C’est la substance d’une correspondance signée de la famille Férobé, tendance Boubacar Ousmane Dicko. Une autre lettre signée de Ousmane Amirou Dicko partage la même préoccupation : « Nous espérons, grâce à votre concours, trouver des solutions diligentes et idoines pour arriver à une intronisation tant souhaitée par toute la population, qui dans ses croyances pense qu’un mariage, une naissance ou même la saison hivernale ne sont guère bénis sans Emir ». Prise en sandwich, l’Administration a, en date du 27 juin 2011, procédé à la levée de la suspension. Mais de l’intronisation consensuelle, il n’en sera pas question car l’oncle et le neveu se feront introniser, le 30 juin 2011 pour le second et 8 juillet pour premier, selon le compte rendu fait au Haut commissaire du Séno.

Si les cérémonies se sont déroulées sans incident majeur, les deux camps se regardent en chiens de faïence et les populations restent quasiment sans référent coutumier consensuel. « Mon neveu qui ne rentre plus par la porte officielle du palais s’est frayé une autre entrée et cela n’est qu’un exemple de provocation parmi tant d’autres dont nous sommes objets au quotidien », s’indigne Boubacar Bassirou. Ousmane Amirou Dicko de confier : « J’ai plusieurs fois échappé à des tentatives d’assassinat ». Un homme politique, gendre du fils aîné Amirou, jouissant d’une certaine autorité à Dori, instruirait le prince à ne pas céder bien que, dit-on, la mère de ce dernier lui demande de renoncer au trône, au profit de son oncle. Somme toute, cette crise aux allures inquiétantes mérite plus d’égards et de précautions car des rumeurs font déjà état de l’intention d’un des camps de démettre bientôt les chefs de village qui ne lui feront pas allégeance.

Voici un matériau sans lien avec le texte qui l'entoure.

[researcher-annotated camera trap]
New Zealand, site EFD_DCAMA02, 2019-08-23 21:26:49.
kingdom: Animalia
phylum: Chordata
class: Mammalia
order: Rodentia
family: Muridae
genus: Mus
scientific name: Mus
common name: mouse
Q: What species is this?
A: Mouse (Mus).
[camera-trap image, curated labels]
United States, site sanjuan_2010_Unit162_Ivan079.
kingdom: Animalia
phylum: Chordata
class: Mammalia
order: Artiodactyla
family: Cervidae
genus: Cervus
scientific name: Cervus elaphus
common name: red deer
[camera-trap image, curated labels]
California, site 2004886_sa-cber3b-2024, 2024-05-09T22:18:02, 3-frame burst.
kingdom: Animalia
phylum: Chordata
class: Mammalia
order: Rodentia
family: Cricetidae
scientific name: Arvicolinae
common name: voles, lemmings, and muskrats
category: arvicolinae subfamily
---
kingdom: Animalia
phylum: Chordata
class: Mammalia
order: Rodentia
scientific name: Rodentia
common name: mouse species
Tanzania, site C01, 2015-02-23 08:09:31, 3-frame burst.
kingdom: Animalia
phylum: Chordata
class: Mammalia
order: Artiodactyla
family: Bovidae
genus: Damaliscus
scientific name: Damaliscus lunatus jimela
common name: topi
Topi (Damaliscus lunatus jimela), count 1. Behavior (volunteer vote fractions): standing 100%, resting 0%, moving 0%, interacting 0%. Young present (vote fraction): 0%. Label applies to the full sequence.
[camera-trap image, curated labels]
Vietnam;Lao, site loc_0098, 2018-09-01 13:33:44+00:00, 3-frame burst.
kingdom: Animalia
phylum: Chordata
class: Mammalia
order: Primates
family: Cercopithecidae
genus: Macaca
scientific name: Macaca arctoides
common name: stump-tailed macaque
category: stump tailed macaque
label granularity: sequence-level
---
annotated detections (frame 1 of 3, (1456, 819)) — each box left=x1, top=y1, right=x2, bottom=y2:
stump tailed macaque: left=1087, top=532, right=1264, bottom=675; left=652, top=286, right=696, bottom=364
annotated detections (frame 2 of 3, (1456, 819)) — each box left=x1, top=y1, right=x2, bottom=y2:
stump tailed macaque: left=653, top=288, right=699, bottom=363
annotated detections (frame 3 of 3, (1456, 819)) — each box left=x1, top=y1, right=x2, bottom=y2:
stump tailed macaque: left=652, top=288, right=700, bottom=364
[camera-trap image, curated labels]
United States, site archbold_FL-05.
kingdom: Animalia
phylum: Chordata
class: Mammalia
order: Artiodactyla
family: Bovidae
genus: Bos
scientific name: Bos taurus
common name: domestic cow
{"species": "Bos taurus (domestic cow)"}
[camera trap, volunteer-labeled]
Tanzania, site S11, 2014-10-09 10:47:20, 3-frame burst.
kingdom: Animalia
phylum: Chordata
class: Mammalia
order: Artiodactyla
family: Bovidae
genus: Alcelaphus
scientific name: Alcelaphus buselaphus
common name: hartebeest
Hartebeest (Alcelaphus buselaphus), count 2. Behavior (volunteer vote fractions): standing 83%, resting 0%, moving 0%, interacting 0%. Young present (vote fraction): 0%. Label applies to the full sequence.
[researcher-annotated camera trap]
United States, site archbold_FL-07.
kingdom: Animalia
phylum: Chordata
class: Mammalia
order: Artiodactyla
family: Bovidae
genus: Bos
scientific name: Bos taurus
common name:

Les conséquences qui peuvent résulter d’un tel chamboulement sont fort redoutables et des affrontements sectaires imminents dans ce clivage teint de mépris et de provocations. Pour parer à toute éventualité, il est temps que l’autorité, dans son rôle régalien, prenne ses responsabilités car, dit-on, « gouverner c’est prévoir ».


Dernière minute

Au moment où nous bouclions ce dossier, de graves incidents sont survenus lors du déplacement d’un des prétendants du trône à Falagountou, localité située à une cinquantaine de kilomètres de Dori. En effet, des partisants des deux camps se sont affrontés le 25 décembre 2011, et comme conséquence, on dénombre deux blessés graves dont un journaliste. Nous y reviendrons dans nos prochaines éditions.